Mathematics for Data Science 2 (2020)

Note that this is the OLD course (S2-2020). The current course is in UQ's Blackboard System

Welcome to MATH7502. This course is part of the Masters of Data Science Program at The University of Queensland. The course is coordinated and lectured by Yoni Nazarathy (y.nazarathy@uq.edu.au). The tutors are Samuel Hambleton (samuelahambleton@gmail.com) and Wala Draidi (wala.draidi@hotmail.com).

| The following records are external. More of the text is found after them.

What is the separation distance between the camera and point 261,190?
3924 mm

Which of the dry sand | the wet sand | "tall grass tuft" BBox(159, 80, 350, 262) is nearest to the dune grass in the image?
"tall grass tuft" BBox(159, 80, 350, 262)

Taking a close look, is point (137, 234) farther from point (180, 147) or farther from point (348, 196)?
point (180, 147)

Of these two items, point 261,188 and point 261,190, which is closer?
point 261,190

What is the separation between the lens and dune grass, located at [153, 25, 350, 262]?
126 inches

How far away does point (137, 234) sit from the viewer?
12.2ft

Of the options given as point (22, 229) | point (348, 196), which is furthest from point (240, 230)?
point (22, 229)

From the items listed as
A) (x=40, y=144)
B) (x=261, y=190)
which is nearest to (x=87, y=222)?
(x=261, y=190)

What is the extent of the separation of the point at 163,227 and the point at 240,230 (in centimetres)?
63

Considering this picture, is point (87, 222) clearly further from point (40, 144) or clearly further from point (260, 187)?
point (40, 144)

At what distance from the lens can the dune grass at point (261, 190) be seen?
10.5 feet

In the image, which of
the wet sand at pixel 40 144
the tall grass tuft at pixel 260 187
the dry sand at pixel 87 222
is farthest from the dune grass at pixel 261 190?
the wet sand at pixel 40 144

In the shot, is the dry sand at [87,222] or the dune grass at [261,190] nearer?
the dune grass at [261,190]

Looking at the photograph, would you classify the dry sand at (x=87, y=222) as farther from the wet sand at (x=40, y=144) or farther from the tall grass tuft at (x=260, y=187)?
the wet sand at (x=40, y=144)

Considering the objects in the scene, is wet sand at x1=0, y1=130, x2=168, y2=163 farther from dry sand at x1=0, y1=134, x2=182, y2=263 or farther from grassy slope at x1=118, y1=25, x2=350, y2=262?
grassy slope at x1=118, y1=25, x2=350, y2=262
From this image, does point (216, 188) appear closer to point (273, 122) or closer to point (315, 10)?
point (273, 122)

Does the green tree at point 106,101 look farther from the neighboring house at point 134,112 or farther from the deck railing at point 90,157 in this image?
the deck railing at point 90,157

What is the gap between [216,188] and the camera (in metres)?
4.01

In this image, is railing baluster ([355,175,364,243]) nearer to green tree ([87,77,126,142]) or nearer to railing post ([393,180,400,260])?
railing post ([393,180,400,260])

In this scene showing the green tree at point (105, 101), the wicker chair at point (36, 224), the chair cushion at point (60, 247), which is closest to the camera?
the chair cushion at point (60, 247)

Outside of the Zoom lectures and practicals, communication dealing with course content matters should be via Piazza or via the Zoom consultation hours. Formal messages and grades are broadcasted via blackboard.

You may want to look at last year's course. A good part of the material is similar but the structure is different. You may also want to refer to the official course profile for grading information.

This course has a heavy focus on some of the mathematics used in data science applications. It is a linear algebra course that also incorporates some multi-variable calculus. The foundations of linear algebra are studied and explored with the help of numerical examples from the Julia programming language. The assignments and final project also celebrate these 12 data science use cases:
  1. Clustering
  2. Convergence proof for the perceptron
  3. Least squares data fitting
  4. Least squares classification
  5. Multi-objective least squares and regularization
  6. Multiple ways for evaluating least squares
  7. Linear dynamical systems and systems of differential equations
  8. Covariance matrices and joint probabilities
  9. Multi-variate Gaussian distributions and weighted least squares
  10. Cholesky decomposition for multi-variate random variable simulation
  11. Analysis of gradient descent and extensions
  12. Principal component analysis (PCA)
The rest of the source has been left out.